The boys, of course, had always known that “Whisky Toddler” drank like a fish; but opinion on the staff was acutely divided. There is no question that has so many sides to it as drink, nor one about which it is so hard to arrive at any convincing conclusion. The very fact that Mr. Todd’s nose was red and his eyes were watery was, to some, a proof of his innocence. For people are sure to say that a man with a red nose and watery eyes drinks; whereas anyone may have a red nose and weak eyes without drinking, and it is horribly unfair that a man should be treated as a moral leper because of some physical infirmity. There were many, therefore, besides Mr. Plummer who believed, and still believe, that poor Todd was “hardly treated”; and poor Todd said nothing to discourage their belief.

His place was taken by a man of unprepossessing manners and abrupt activity—Pigeon was his name. There was a certain mystery about his past. Some said that he had once been a spy in the pay of the Russian police; others, that he had been a proctor’s bulldog at Oxford; others, that he had been a Scotland Yard detective. At all events, there could be no doubt that it was as a detective that he was brought by the “New Gus” to Chiltern. A porter is assumed to possess tact; but Pigeon had none—no gift of shutting his eyes on occasions when eyes are better shut. And so it came to pass that he discovered Mr. Chowdler’s Prætor smoking among the rhododendrons in Colonus, and reported him to the headmaster.

At Chiltern the captain of every house was called its “Prætor” and wielded vast authority. In a post for which character was the prime consideration, position in the school was only of secondary importance. Hence it happened that, though le Willow had with difficulty fought his way into the senior Fifth, he was Prætor of Mr. Chowdler’s house. But, though not distinguished intellectually, he was captain designate of the eleven for the succeeding year, a very fair change bowler, and a bat with a most taking style. He enjoyed the entire confidence of his housemaster and the respect of his fellows. It was regrettable, therefore, from every point of view, that he should have been smoking behind the rhododendrons in Colonus; and still more regrettable that, having been smoking, he should have been discovered.

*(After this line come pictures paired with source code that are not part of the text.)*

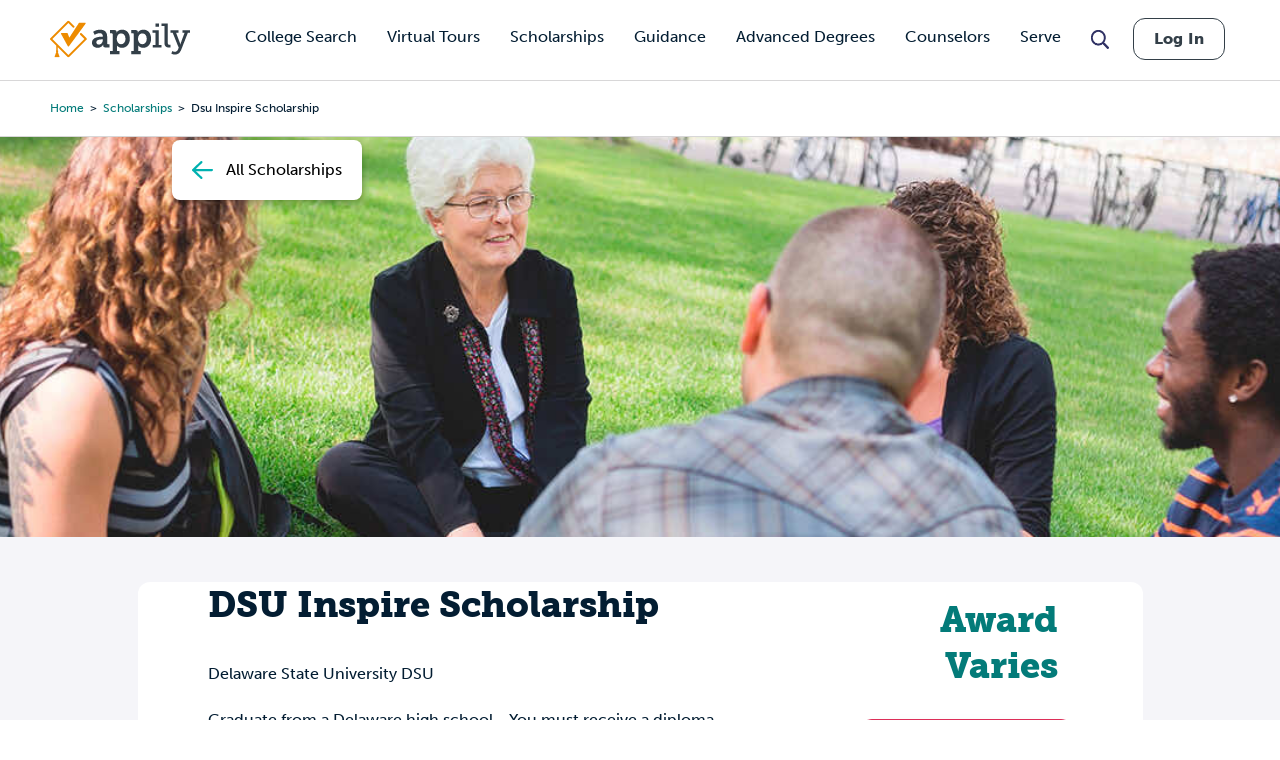

--- FILE ---
content_type: text/html; charset=utf-8
request_url: https://www.google.com/recaptcha/api2/aframe
body_size: 164
content:
<!DOCTYPE HTML><html><head><meta http-equiv="content-type" content="text/html; charset=UTF-8"></head><body><script nonce="TQq8X7railgerG8lv0xwTg">/** Anti-fraud and anti-abuse applications only. See google.com/recaptcha */ try{var clients={'sodar':'https://pagead2.googlesyndication.com/pagead/sodar?'};window.addEventListener("message",function(a){try{if(a.source===window.parent){var b=JSON.parse(a.data);var c=clients[b['id']];if(c){var d=document.createElement('img');d.src=c+b['params']+'&rc='+(localStorage.getItem("rc::a")?sessionStorage.getItem("rc::b"):"");window.document.body.appendChild(d);sessionStorage.setItem("rc::e",parseInt(sessionStorage.getItem("rc::e")||0)+1);localStorage.setItem("rc::h",'1768842296524');}}}catch(b){}});window.parent.postMessage("_grecaptcha_ready", "*");}catch(b){}</script></body></html>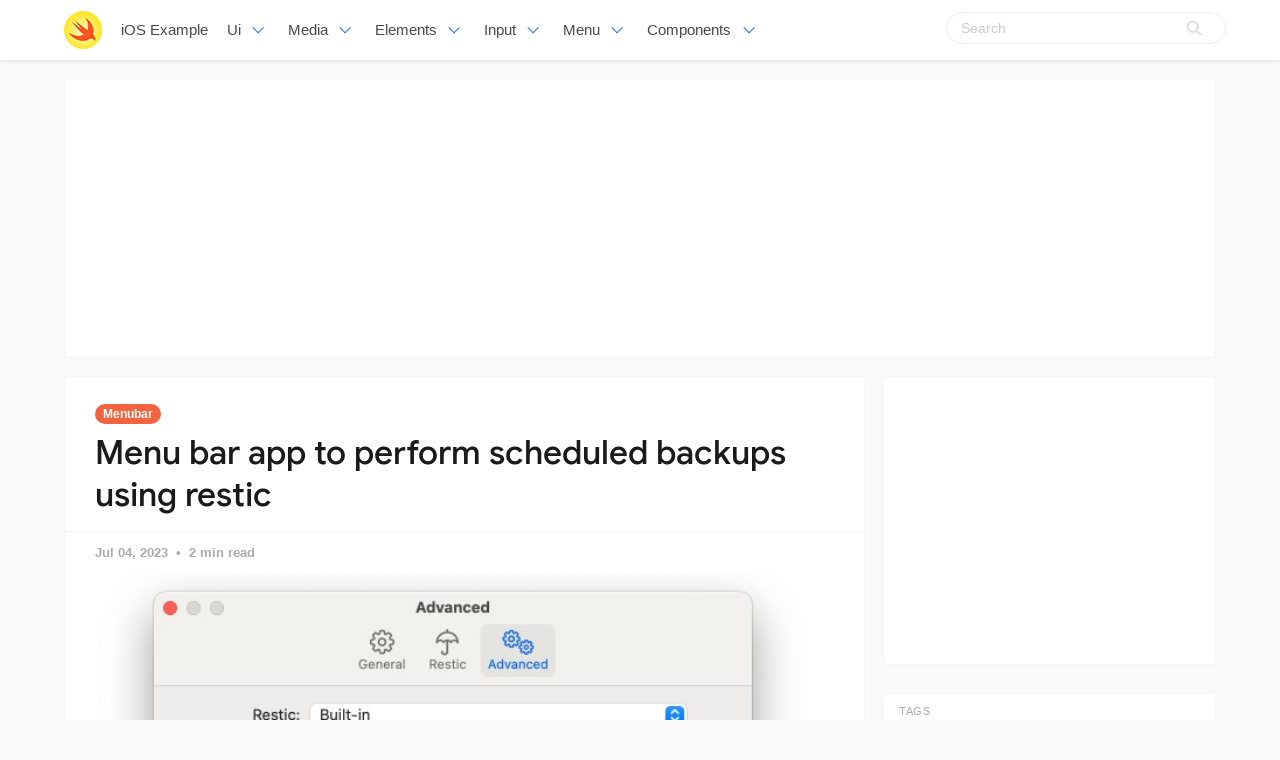

--- FILE ---
content_type: text/html; charset=utf-8
request_url: https://www.google.com/recaptcha/api2/aframe
body_size: 265
content:
<!DOCTYPE HTML><html><head><meta http-equiv="content-type" content="text/html; charset=UTF-8"></head><body><script nonce="bmRkWoMiobumAeajlZR_nQ">/** Anti-fraud and anti-abuse applications only. See google.com/recaptcha */ try{var clients={'sodar':'https://pagead2.googlesyndication.com/pagead/sodar?'};window.addEventListener("message",function(a){try{if(a.source===window.parent){var b=JSON.parse(a.data);var c=clients[b['id']];if(c){var d=document.createElement('img');d.src=c+b['params']+'&rc='+(localStorage.getItem("rc::a")?sessionStorage.getItem("rc::b"):"");window.document.body.appendChild(d);sessionStorage.setItem("rc::e",parseInt(sessionStorage.getItem("rc::e")||0)+1);localStorage.setItem("rc::h",'1768941692753');}}}catch(b){}});window.parent.postMessage("_grecaptcha_ready", "*");}catch(b){}</script></body></html>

Enough has been said already of Mr. Chowdler to make it clear that he was adamantine on the question of discipline. But it was a matter of common observation amongst his colleagues that his attitude towards offences underwent a considerable change when the offender was one of his own boys. This is a species of infirmity to which parents and housemasters are peculiarly liable. In Mr. Chowdler’s case it took the form of a conviction that, though “his lads” might be technically in the wrong, they were morally quite sound; and he always held that punishment ought to take account of the character of the offender. He was really pained by le Willow’s “thoughtlessness”; but there were extenuating circumstances. The boy was encouraged to smoke at home, and he had one of those muddled old heads that find it so difficult to draw the distinction between home and school; especially when the home is a good one. The poor old fellow had admitted to him (Chowdler), with a shake of his poor old head and a look in his poor old eyes which was really pathetic, that he knew he was a “blighted ass.” He was, in fact, just the kind of boy for whom justice should be tempered with mercy.